Thursday, July 04, 2013


  So having understood, reluctantly, that for this new alleged society-- I'm not so sure it any longer is one, or will ever be again--to be in touch it is not enough to think of, to love, or even to call, I actually went online and looked at some names in Linked-In, which for some reason seemed less offensive to me than Facebook.  Twas there I came upon 'John Strasberg,' who, I assumed was the brother of my loved friend Susan, gone from us too early and too long.  
    So I introduced myself, and sent him an e-note, asking him to contact me.  This morning I got an e-mail saying he had clicked on my name and address and nothing happened.  
     Clicked.  When did the world become so passive and electronic that all you needed to do was click?  Not even lift a finger to signal somebody's name?
     I am remembering Susie, how energetic and enterprising she was, wondering what she would think of what she left behind.  Susan, daughter of Lee, the formidable and dominating head of the Actor's Studio in New York, which gave us the incredible Marlon Brando in his still fit and beautiful Stanley Kowalski prime, and Paula, the dowdy but apparently spellbinding mother figure who devoured and spit up Marilyn Monroe in her later, increasingly troubled days, the one Arthur Miller might have pointed to as submarining his already doomed marriage.  What could they have been to Susie, as parents?
     I saw her first, when, at the age of fourteen, she made her theatrical debut as the heroine in The Diary of Anne Frank on Broadway.  I have to admit to being a dissenter in the rave column, as I found her voice to be shrill and irritating, and, bad girl that I was and have probably remained in some hidden corner, said I wasn't really sorry when the Nazis came.

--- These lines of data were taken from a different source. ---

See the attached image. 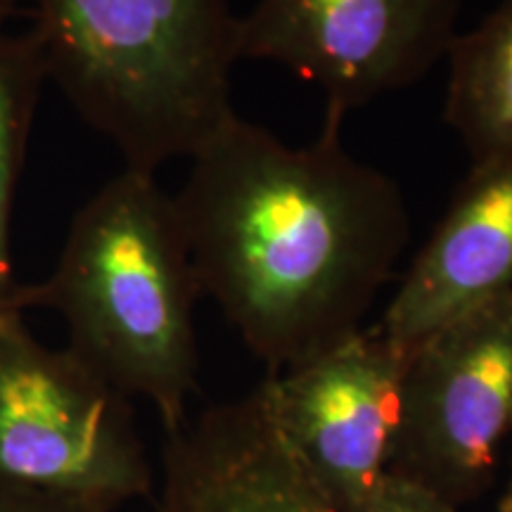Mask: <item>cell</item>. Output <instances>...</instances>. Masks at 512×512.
Here are the masks:
<instances>
[{
    "mask_svg": "<svg viewBox=\"0 0 512 512\" xmlns=\"http://www.w3.org/2000/svg\"><path fill=\"white\" fill-rule=\"evenodd\" d=\"M342 121L294 147L235 112L174 197L202 294L271 373L363 330L411 242L401 185L351 155Z\"/></svg>",
    "mask_w": 512,
    "mask_h": 512,
    "instance_id": "obj_1",
    "label": "cell"
},
{
    "mask_svg": "<svg viewBox=\"0 0 512 512\" xmlns=\"http://www.w3.org/2000/svg\"><path fill=\"white\" fill-rule=\"evenodd\" d=\"M358 512H458V508L427 486L387 470Z\"/></svg>",
    "mask_w": 512,
    "mask_h": 512,
    "instance_id": "obj_12",
    "label": "cell"
},
{
    "mask_svg": "<svg viewBox=\"0 0 512 512\" xmlns=\"http://www.w3.org/2000/svg\"><path fill=\"white\" fill-rule=\"evenodd\" d=\"M498 512H512V475H510L508 486H505V494L501 498V503H498Z\"/></svg>",
    "mask_w": 512,
    "mask_h": 512,
    "instance_id": "obj_15",
    "label": "cell"
},
{
    "mask_svg": "<svg viewBox=\"0 0 512 512\" xmlns=\"http://www.w3.org/2000/svg\"><path fill=\"white\" fill-rule=\"evenodd\" d=\"M0 484L114 512L152 486L131 399L0 311Z\"/></svg>",
    "mask_w": 512,
    "mask_h": 512,
    "instance_id": "obj_4",
    "label": "cell"
},
{
    "mask_svg": "<svg viewBox=\"0 0 512 512\" xmlns=\"http://www.w3.org/2000/svg\"><path fill=\"white\" fill-rule=\"evenodd\" d=\"M166 437L159 512H335L287 446L264 382Z\"/></svg>",
    "mask_w": 512,
    "mask_h": 512,
    "instance_id": "obj_8",
    "label": "cell"
},
{
    "mask_svg": "<svg viewBox=\"0 0 512 512\" xmlns=\"http://www.w3.org/2000/svg\"><path fill=\"white\" fill-rule=\"evenodd\" d=\"M12 5H15V0H0V34L8 31L5 29V24H8V19L12 15Z\"/></svg>",
    "mask_w": 512,
    "mask_h": 512,
    "instance_id": "obj_14",
    "label": "cell"
},
{
    "mask_svg": "<svg viewBox=\"0 0 512 512\" xmlns=\"http://www.w3.org/2000/svg\"><path fill=\"white\" fill-rule=\"evenodd\" d=\"M200 297L174 197L128 166L76 211L46 283L24 285V306L60 313L67 349L150 403L166 434L185 425L197 389Z\"/></svg>",
    "mask_w": 512,
    "mask_h": 512,
    "instance_id": "obj_2",
    "label": "cell"
},
{
    "mask_svg": "<svg viewBox=\"0 0 512 512\" xmlns=\"http://www.w3.org/2000/svg\"><path fill=\"white\" fill-rule=\"evenodd\" d=\"M46 81L124 166L157 174L233 117L230 0H27Z\"/></svg>",
    "mask_w": 512,
    "mask_h": 512,
    "instance_id": "obj_3",
    "label": "cell"
},
{
    "mask_svg": "<svg viewBox=\"0 0 512 512\" xmlns=\"http://www.w3.org/2000/svg\"><path fill=\"white\" fill-rule=\"evenodd\" d=\"M444 121L472 162L512 159V0L448 50Z\"/></svg>",
    "mask_w": 512,
    "mask_h": 512,
    "instance_id": "obj_10",
    "label": "cell"
},
{
    "mask_svg": "<svg viewBox=\"0 0 512 512\" xmlns=\"http://www.w3.org/2000/svg\"><path fill=\"white\" fill-rule=\"evenodd\" d=\"M8 306H22V309L27 311V306H24L22 299H10V302H0V311H3V309H8Z\"/></svg>",
    "mask_w": 512,
    "mask_h": 512,
    "instance_id": "obj_16",
    "label": "cell"
},
{
    "mask_svg": "<svg viewBox=\"0 0 512 512\" xmlns=\"http://www.w3.org/2000/svg\"><path fill=\"white\" fill-rule=\"evenodd\" d=\"M0 512H105L0 484Z\"/></svg>",
    "mask_w": 512,
    "mask_h": 512,
    "instance_id": "obj_13",
    "label": "cell"
},
{
    "mask_svg": "<svg viewBox=\"0 0 512 512\" xmlns=\"http://www.w3.org/2000/svg\"><path fill=\"white\" fill-rule=\"evenodd\" d=\"M408 351L358 330L264 380L297 463L335 512H358L392 463Z\"/></svg>",
    "mask_w": 512,
    "mask_h": 512,
    "instance_id": "obj_7",
    "label": "cell"
},
{
    "mask_svg": "<svg viewBox=\"0 0 512 512\" xmlns=\"http://www.w3.org/2000/svg\"><path fill=\"white\" fill-rule=\"evenodd\" d=\"M46 83L43 62L31 34H0V302L22 299L24 285L12 273V204L27 157L38 98Z\"/></svg>",
    "mask_w": 512,
    "mask_h": 512,
    "instance_id": "obj_11",
    "label": "cell"
},
{
    "mask_svg": "<svg viewBox=\"0 0 512 512\" xmlns=\"http://www.w3.org/2000/svg\"><path fill=\"white\" fill-rule=\"evenodd\" d=\"M460 0H256L240 17V60L311 81L344 119L425 79L451 50Z\"/></svg>",
    "mask_w": 512,
    "mask_h": 512,
    "instance_id": "obj_6",
    "label": "cell"
},
{
    "mask_svg": "<svg viewBox=\"0 0 512 512\" xmlns=\"http://www.w3.org/2000/svg\"><path fill=\"white\" fill-rule=\"evenodd\" d=\"M512 427V287L408 351L389 470L451 505L491 482Z\"/></svg>",
    "mask_w": 512,
    "mask_h": 512,
    "instance_id": "obj_5",
    "label": "cell"
},
{
    "mask_svg": "<svg viewBox=\"0 0 512 512\" xmlns=\"http://www.w3.org/2000/svg\"><path fill=\"white\" fill-rule=\"evenodd\" d=\"M510 287L512 159H496L472 166L375 330L411 351Z\"/></svg>",
    "mask_w": 512,
    "mask_h": 512,
    "instance_id": "obj_9",
    "label": "cell"
}]
</instances>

But later on, when we became friends, I grew to love her, and just as you no longer really see the face of the one you love, didn't hear her anymore, except for what she said, which was usually pretty bright, and often illuminated.
     We were both friends of Pattie McLaine, the psychic, who, at that point in her (and my) career, was fairly amazing, telling me, for instance, when I had told her nothing, said I was in the middle of writing a book about the Afterlife that would turn my head around (it did, but only for a while: it was Kingdom Come, a lovely little novel that brought me unexpected friends(Diane Brown, who came to me in a bookstore and told me I had been given The Truth, because I had the words to make it available, which really blew me away until the sales were disappointing-- I was still of This Earth.) 
      Susie did a few plays and a couple of movies which also never happened.  But she had some of the great backstage stories of all time.  She had done Time Remembered on Broadway, and Paula, being apparently the Overseer-Manipulator of all time, wanted her to have the right sexual break-in, so arranged for her first consort to be her co-star Richard Burton.  (I remember seeing them nuzzling in a dark corner of Janice Mars Baq Room, the cabaret funded by Janice's friends, who included Marlon and Maureen Stapleton and Tennessee Williams, who were also often in attendance haring Janice sing in her baleful basso.) 
     When they were in the play, along with Helen Hayes, by then the Grand Old LAdy of the theatre.  Burton would make love to Susie on the chaise next to the ventilator in her dressing room every night before the performance.  One night Susie caught Miss Hayes crouched next to the ventilator in her dressing room, apparently awaiting the sounds of that night's aural performance.
    Susie came to visit me with one of her beaus in Paris when I was living there one time, and Pattie came to see me in Weinheim, the little village in the Bergstrasse, in Germany, where I was engaged in a struggle to overcome all my fears at once: loneliness, the computer, and the German language,  I lost track of Susie towards her end, which came very young, as I remember.  From time to time, I still check in with Pattie, who, you will not be stunned to hear, has not grown more grounded with the years.  
    But then. who says the ground is the right place to be?  I am reading The Afterlife of Billy Fingers,  by Annie Kagan, the sister of Billy Cohen.  He was the inspired and funny and, apparently, doomed heroin-addict friend I had when I went to Synanon in the early 70s and played 'The Game,' a funny/serious/sometimes effective attack therapy used by Chuckj Diedrich when he started the whole thing.  Annie found me through the Internet, so I guess it can really be a good thing if it doesn't swallow you.  Billy, back on drugs many years after I lost touch with him and Jeannie, his very darling, tough, foul-mouthed wife who also came to a painful end, got hit by a car which is where the book begins as his life ends, and he speaks to his sister who adored him, from the Beyond.  She swears every word of the book is true, and there is an interesting intro by a doctor about the "world in-between," noted by philosophers from what some would label Time Immemorial, but I would re-name Time Memorial. Because if it's at all true, we have nothing to be afraid of, except wasting the Time over which we have some control.
    Well anyway, Happy 4th of July.  Nice that Freedom is ringing somewhere.  GO CAIRO!